Знаете ли вы, кто мы?
Бесчисленная фаланга высланных...
Знаете ли вы, кто мы? Проклятые плебеи!
Которые оплакивают издавна и
До сих пор дни своей горькой жизни.
Мы - дети неблагодарного труда,
Скитающиеся без хлеба и крыши над головой...
Без родительского благословения...
Без любви, без всего...
Но олигархия не могла помешать формированию культурных пространств, благоприятных для возникновения идеалов Социальной Революции. Анархистские организации рабочих заполнли вакуум, созданный не-принадлежностью к обществу. Вступление индивида в группу борцов, то есть в ФОРА, устраняло его изоляцию и предлагало альтернативу той тяжелейшей ситуации, в которой он оказался. Он больше не одинок, он вместе с другими, такими же, как он сам. Речь шла об отождествлении себя с группой "проклятых", о гордости за принадлежность к оставшимся за бортом. В этой точке переворачивались буржуазные представления о том, что разбогатевшие в конкурентной борьбе представляют собой естественную элиту. Напротив, богатые - настоящие выродки, отбросы, богатые - это те, кто готов загрызть ближнего ради собственного блага. Бедность - напротив, свидетельство честности, элементарной человеческой порядочности. Просто капитализм устроен так, что богатеют самые подлые, а гибнут или обрекаются на нищету самые честные. Поэтому нужно уничтожить этот омерзительный общественный строй!
С другой стороны, иммигранты, приезжавшие в Аргентину в конце 19 века, часто являлись политическими беженцами, поскольку подвергались преследованию в собственных странах. Так итальянский анархист Эррико Малатеста вынужден был в результате своей "пропаганды действием" (боевым операциям) в Италии искать в Аргентине убежище.

[Записи из набора пространственных вопросов]
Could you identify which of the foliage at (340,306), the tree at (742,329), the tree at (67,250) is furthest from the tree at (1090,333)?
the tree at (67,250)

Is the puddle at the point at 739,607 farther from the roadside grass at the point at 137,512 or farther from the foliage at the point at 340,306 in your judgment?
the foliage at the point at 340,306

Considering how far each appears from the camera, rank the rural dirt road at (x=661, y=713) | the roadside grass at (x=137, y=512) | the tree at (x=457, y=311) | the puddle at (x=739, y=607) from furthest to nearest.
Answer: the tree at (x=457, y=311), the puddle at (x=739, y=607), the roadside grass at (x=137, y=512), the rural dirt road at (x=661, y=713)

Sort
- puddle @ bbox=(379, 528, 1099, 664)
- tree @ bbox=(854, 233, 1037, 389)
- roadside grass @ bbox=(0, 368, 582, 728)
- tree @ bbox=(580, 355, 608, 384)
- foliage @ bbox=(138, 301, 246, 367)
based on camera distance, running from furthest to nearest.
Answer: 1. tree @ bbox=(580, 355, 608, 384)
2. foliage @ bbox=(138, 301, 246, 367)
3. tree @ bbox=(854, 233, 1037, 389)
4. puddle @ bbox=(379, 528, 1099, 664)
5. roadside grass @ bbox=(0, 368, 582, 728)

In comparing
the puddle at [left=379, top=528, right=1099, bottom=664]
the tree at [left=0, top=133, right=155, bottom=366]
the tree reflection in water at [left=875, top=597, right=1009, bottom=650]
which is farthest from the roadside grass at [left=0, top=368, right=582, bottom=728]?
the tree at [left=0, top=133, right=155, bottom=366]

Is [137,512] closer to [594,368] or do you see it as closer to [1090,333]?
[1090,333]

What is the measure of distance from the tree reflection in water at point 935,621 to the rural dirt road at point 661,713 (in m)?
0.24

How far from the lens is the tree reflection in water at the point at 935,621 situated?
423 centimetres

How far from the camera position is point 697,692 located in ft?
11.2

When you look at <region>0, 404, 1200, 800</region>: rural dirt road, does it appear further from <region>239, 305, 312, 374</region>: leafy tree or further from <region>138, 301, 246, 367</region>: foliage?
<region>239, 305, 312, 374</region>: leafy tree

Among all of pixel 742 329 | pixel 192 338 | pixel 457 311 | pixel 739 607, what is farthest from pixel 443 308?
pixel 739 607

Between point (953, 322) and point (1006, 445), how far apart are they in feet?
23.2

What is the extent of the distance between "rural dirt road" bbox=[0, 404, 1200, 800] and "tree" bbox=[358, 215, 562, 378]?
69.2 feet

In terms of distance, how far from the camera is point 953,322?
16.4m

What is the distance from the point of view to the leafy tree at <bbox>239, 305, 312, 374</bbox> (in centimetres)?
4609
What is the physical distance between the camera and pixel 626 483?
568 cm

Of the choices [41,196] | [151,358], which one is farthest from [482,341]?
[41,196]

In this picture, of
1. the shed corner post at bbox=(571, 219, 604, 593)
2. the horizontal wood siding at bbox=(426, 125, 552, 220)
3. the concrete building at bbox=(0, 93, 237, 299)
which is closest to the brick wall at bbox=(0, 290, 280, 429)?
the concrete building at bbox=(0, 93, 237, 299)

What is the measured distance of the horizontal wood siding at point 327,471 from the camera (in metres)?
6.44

Обязательные задания:
1. Перепишите без изменений строки списка от строки с «Between point (953, 322)» до самого конца списка включительно.
2. Напишите продолжение текста об анархистском движении в Аргентине, начав сразу после его последнего предложения.

Ответы к упражнению:
1.
Between point (953, 322) and point (1006, 445), how far apart are they in feet?
23.2

What is the extent of the distance between "rural dirt road" bbox=[0, 404, 1200, 800] and "tree" bbox=[358, 215, 562, 378]?
69.2 feet

In terms of distance, how far from the camera is point 953,322?
16.4m

What is the distance from the point of view to the leafy tree at <bbox>239, 305, 312, 374</bbox> (in centimetres)?
4609
What is the physical distance between the camera and pixel 626 483?
568 cm

Of the choices [41,196] | [151,358], which one is farthest from [482,341]?
[41,196]

In this picture, of
1. the shed corner post at bbox=(571, 219, 604, 593)
2. the horizontal wood siding at bbox=(426, 125, 552, 220)
3. the concrete building at bbox=(0, 93, 237, 299)
which is closest to the brick wall at bbox=(0, 290, 280, 429)?
the concrete building at bbox=(0, 93, 237, 299)

What is the measured distance of the horizontal wood siding at point 327,471 from the camera (in metres)?
6.44

2.
Акт бунта может считаться основой существования и тем самым - коллективной идентичности. Борьба имеет смысл в той мере, в какой она побуждает действующие лица обратиться к революционной практике. Угнетенные существуют именно потому, что бунтуют. В Аргентине рабочий, избравший путь бунта против правящих элит, отвергает свою долю: он вынужден бунтовать, если хочет выжить и завоевать социальное пространство. Пролетариат иммигрантов, исключенный из политической жизни, не имеет других политических средств, кроме бунта. Он формируется в нелегальных условиях, на грани или за гранью господствующих социальных норм. И поэтому радикальные средства оправданы, включая применение насилия против буржуазии и властей. С другой стороны, человек бунтующий формируется в борьбе против авторитета, воплощенного в государстве, армии и церкви. Он становится антиподом по отношению к системе ценностей, которую он не признает и которая не признает его. И, наконец, бунт есть этический акт. Анархисты ощущают необходимость действовать в соответствии с подлинной этикой, которая позволяет их теориям соответствовать практике. Недостаточно, называть себя анархистом; нужно, чтобы мои идеи, мои манеры, мои публичные и личные действия, все мое поведение оправдывали бы мои чаяния, без чего бесполезно говорить об анархизме. Чтобы стать действительно настоящим анархистом, необходимо иметь высокую мораль, честность. Нужно на практике воплощать ценности анархизма - взаимопомощь, равенство, солидарность. Нужно в повседневной жизни, во всех ее проявлениях, вести борьбу против принципа авторитета, против господства, против власти.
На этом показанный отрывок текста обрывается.